___ Selected passage

Coronavirus could become seasonal: top US scientist
Covid-19 coronavirus binding to receptors, illustration. Molecular models of the spike proteins (red) for the Covid-19 coronavirus binding to receptors (blue) on the target cell. The receptor is an angiotensin-converting enzyme 2 (ACE2) type receptor, which is the entry route for all coronavirus particle types. Covid-19, which emerged in Wuhan, China, in December 2019, is a mild respiratory illness that can develop into pneumonia and be fatal in some cases. It is caused by the SARS-CoV-2 (previously 2019-nCoV) coronavirus. As of March 2020, the SARS-CoV-2 virus has spread to many countries worldwide and has been declared a pandemic. Over 200,000 have been infected with several thousand deaths.
AFP/Juan Gartner /Science Photo Library
Coronavirus could become seasonal: top US scientist
(Agence France-Presse) - March 26, 2020 - 8:53am

WASHINGTON, United States — There is a strong chance the new coronavirus could return in seasonal cycles, a senior US scientist said Wednesday, underscoring the urgent need to find a vaccine and effective treatments.

______
___ Data excerpts

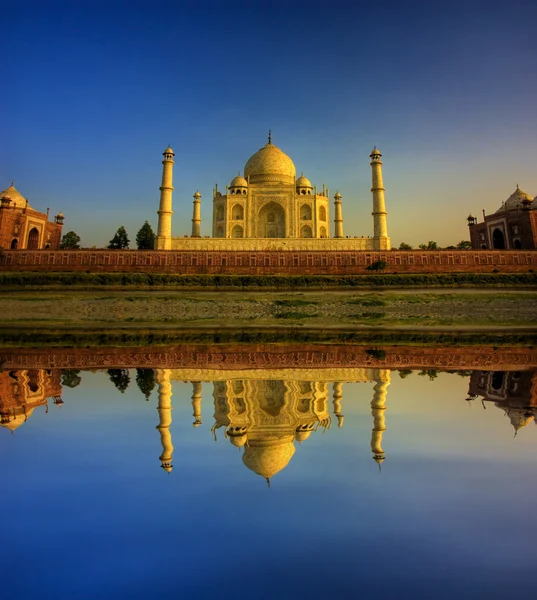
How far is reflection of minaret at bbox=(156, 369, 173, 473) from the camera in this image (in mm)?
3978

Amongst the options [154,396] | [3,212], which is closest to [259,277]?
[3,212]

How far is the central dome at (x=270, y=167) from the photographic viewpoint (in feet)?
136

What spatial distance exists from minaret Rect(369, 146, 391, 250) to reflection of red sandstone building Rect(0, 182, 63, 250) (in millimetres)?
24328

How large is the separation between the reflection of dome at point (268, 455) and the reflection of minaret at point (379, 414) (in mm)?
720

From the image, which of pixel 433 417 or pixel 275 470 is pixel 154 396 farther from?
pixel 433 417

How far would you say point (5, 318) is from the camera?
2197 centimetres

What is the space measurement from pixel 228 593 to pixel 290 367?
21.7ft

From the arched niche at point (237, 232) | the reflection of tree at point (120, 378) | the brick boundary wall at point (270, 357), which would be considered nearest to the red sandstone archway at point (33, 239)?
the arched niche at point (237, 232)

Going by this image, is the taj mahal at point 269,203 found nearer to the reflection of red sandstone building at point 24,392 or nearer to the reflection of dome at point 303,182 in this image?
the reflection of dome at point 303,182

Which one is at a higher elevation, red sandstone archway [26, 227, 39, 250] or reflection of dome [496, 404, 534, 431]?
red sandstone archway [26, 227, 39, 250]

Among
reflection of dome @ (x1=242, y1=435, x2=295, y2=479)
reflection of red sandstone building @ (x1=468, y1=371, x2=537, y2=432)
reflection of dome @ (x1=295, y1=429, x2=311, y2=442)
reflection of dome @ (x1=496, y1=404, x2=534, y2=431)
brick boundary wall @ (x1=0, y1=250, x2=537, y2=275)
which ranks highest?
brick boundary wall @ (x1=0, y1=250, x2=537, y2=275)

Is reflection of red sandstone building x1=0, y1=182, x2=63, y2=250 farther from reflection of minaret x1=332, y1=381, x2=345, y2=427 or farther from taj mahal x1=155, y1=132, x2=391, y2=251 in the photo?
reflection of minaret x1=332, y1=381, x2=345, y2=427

______
___ Data excerpts

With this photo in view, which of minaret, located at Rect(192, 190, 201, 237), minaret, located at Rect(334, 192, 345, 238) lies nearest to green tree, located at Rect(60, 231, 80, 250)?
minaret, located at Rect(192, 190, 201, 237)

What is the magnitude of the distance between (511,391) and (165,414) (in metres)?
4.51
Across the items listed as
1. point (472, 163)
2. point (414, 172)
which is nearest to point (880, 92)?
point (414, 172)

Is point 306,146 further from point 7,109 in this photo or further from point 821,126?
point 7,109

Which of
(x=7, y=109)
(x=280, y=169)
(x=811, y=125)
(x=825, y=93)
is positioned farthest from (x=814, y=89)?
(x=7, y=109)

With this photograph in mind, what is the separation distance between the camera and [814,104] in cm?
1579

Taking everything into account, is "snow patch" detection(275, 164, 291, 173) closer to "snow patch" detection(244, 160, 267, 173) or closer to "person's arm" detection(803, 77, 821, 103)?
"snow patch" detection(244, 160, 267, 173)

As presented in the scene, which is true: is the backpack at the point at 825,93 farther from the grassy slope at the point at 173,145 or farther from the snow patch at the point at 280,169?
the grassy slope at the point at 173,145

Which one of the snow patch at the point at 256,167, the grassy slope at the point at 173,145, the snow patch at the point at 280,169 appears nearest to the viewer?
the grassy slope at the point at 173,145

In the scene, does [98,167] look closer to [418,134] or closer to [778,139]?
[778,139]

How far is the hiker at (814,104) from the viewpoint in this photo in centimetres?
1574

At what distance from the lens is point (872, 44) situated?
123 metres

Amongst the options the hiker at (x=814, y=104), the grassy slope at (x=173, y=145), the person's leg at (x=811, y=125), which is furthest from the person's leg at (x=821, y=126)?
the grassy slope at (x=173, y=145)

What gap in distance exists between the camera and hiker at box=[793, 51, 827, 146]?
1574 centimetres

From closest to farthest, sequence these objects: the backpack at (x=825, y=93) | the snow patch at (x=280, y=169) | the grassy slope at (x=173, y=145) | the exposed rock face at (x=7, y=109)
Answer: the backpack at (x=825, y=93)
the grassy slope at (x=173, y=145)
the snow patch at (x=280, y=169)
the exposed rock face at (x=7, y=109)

______

# [Problems to work on]
1: According to the news report on seasonal coronavirus, what did a senior US scientist say there is a strong chance of?
2: Resume the news report on seasonal coronavirus, picking up after its final sentence.
The listing was drawn from a different source than the news report.

# [Task responses]
1: A strong chance that the new coronavirus could return in seasonal cycles.

2:
Anthony Fauci, who leads research into infectious diseases at the National Institutes of Health, told a briefing the virus was beginning to take root in the southern hemisphere, where winter is on its way.

"What we're starting to see now... in southern Africa and in the southern hemisphere countries, is that we're having cases that are appearing as they go into their winter season," he said.

"And if, in fact, they have a substantial outbreak, it will be inevitable that we need to be prepared that we'll get a cycle around the second time.

"It totally emphasizes the need to do what we're doing in developing a vaccine, testing it quickly and trying to get it ready so that we'll have a vaccine available for that next cycle."

There are currently two vaccines that have entered human trials — one in the US and one in China — and they could be a year to a year-and-a-half away from deployment.

Treatments are also being investigated — some new drugs and others that have been repurposed, including the antimalarials chloroquine and hydroxychloroquine.

"I know we'll be successful in putting this down now, but we really need to be prepared for another cycle," Fauci concluded.

Fauci's comments suggesting the virus does better in colder weather than it does in hot and humid conditions follows a recent Chinese research paper — still preliminary and awaiting peer-review — that reached the same conclusion. 

The reasons are thought to include that respiratory droplets remain airborne for longer in colder weather, and that cold weather weakens immunity.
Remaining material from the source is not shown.